**Using EpidemicKabu to estimate the size of the epidemic waves**
In this notebook we create a database with date of report and an indicator of incident cases by date. Then, we use the library to estimate waves using the indicator and the dates as the main input. Finally, we create a database to estimate the waves size using the output database of the library.

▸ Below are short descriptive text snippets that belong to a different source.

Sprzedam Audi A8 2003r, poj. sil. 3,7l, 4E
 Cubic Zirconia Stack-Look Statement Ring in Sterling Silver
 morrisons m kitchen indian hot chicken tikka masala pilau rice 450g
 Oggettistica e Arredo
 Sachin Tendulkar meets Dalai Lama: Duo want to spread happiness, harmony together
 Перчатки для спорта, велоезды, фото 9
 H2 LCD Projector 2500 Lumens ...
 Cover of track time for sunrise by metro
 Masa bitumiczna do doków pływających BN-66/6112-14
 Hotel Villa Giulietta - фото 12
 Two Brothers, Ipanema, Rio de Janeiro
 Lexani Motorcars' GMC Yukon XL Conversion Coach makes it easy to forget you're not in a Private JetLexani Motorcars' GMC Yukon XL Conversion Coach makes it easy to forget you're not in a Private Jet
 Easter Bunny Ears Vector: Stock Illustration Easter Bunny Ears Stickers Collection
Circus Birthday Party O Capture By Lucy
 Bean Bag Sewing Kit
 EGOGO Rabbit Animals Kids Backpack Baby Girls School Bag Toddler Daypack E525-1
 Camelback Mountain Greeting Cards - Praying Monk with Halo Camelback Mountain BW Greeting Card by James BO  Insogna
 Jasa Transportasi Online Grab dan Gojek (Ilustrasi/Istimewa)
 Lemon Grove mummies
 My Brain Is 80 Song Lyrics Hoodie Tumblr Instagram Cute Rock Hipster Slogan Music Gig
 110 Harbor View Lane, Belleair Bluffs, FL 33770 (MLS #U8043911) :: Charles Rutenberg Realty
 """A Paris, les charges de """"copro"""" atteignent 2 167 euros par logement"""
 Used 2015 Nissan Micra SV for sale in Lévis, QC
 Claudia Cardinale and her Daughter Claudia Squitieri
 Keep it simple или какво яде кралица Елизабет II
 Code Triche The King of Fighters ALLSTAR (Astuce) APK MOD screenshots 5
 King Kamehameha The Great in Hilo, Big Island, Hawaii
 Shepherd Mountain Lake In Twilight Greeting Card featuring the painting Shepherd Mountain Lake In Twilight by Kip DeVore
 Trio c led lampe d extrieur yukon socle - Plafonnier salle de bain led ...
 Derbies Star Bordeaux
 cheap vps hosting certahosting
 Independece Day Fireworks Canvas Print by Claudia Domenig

***1. Building the database with the indicator:*** The indicator is estimated dividing each daily case between the total population by year by country and multiplying by 100.

In [4]:
import pandas as pd
import numpy as np

In [5]:
#The database with the daily cases by country
database = pd.read_csv("/Users/linaruiz/Documents/EpidemicKabu_project/EpidemicKabu/exampleUseLibrary/data/uncoverCountries.csv")
database = database[["Date_reported","Country_code","Country","New_cases"]] 
database.head()

Unnamed: 0,Date_reported,Country_code,Country,New_cases
0,2020-01-03,BE,Belgium,0
1,2020-01-04,BE,Belgium,0
2,2020-01-05,BE,Belgium,0
3,2020-01-06,BE,Belgium,0
4,2020-01-07,BE,Belgium,0


In [6]:
#Building the year coulmn for each Date_reported
database["Year"] = database.apply(lambda x : x["Date_reported"][0:4], axis = 1)
database.head()

Unnamed: 0,Date_reported,Country_code,Country,New_cases,Year
0,2020-01-03,BE,Belgium,0,2020
1,2020-01-04,BE,Belgium,0,2020
2,2020-01-05,BE,Belgium,0,2020
3,2020-01-06,BE,Belgium,0,2020
4,2020-01-07,BE,Belgium,0,2020


In [7]:
# Uploading the database with the total population by year by country from: https://data.worldbank.org/indicator/SP.POP.TOTL
# MISSING THE 2022 POPULATION BY COUNTRY
databaseCP= pd.read_csv("/Users/linaruiz/Documents/EpidemicKabu_project/EpidemicKabu/exampleUseLibrary/data/countriesPopulation.csv").reset_index(drop=True)
databaseCP.head()

Unnamed: 0,Country Name,2020,2021,2022
0,Aruba,106585.0,106537.0,106537.0
1,Africa Eastern and Southern,685112705.0,702976832.0,702976832.0
2,Afghanistan,38972230.0,40099462.0,40099462.0
3,Africa Western and Central,466189102.0,478185907.0,478185907.0
4,Angola,33428486.0,34503774.0,34503774.0


In [16]:
#Reordering the total population by year by country 
databaseCP2 = databaseCP.melt(id_vars="Country Name", var_name="Year", value_name="Population")
databaseCP2.sort_values("Country Name", inplace=True)
databaseCP2.reset_index(drop=True, inplace=True)
databaseCP2.head(3)

Unnamed: 0,Country Name,Year,Population
0,Afghanistan,2020,38972230.0
1,Afghanistan,2021,40099462.0
2,Afghanistan,2022,40099462.0


In [9]:
# Homogenization of the countries names in such way the the database and databaseCP2 could be joined
databaseCP2 = databaseCP2.rename(columns = {"Country Name":"Country"})
np.setdiff1d(np.array(database["Country"].unique()),np.array(databaseCP2["Country"].unique()))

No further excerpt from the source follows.